Prompt:
Scan each line of the entries below for the word "prevailing" and count the ones where it appears. The answer is that number alone.

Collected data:
━━━
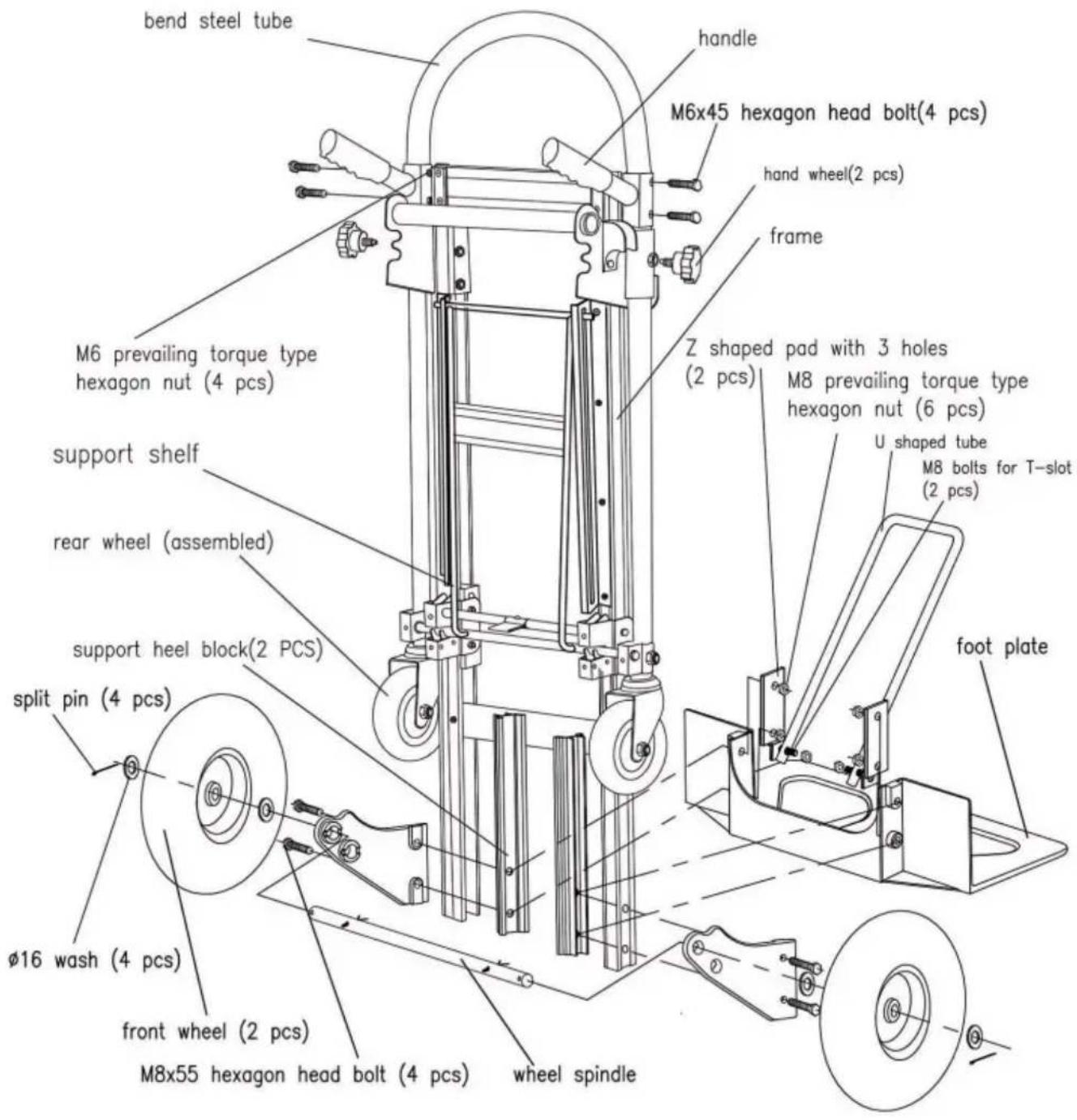 bend steel tube

handle

M6x45 hexagon head bolt(4 pcs)

hand wheel(2 pcs)

frame

M6 prevailing torque type hexagon nut (4 pcs)

Z shaped pad with 3 holes (2 pcs)

M8 prevailing torque type hexagon nut (6 pcs)

U shaped tube

M8 bolts for T-slot (2 pcs)

support shelf

rear wheel (assembled)

support heel block(2 PCS)

foot plate

split pin (4 pcs)

ø16 wash (4 pcs)

front wheel (2 pcs)

M8x55 hexagon head bolt (4 pcs)

wheel spindle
━━━
Your response:
2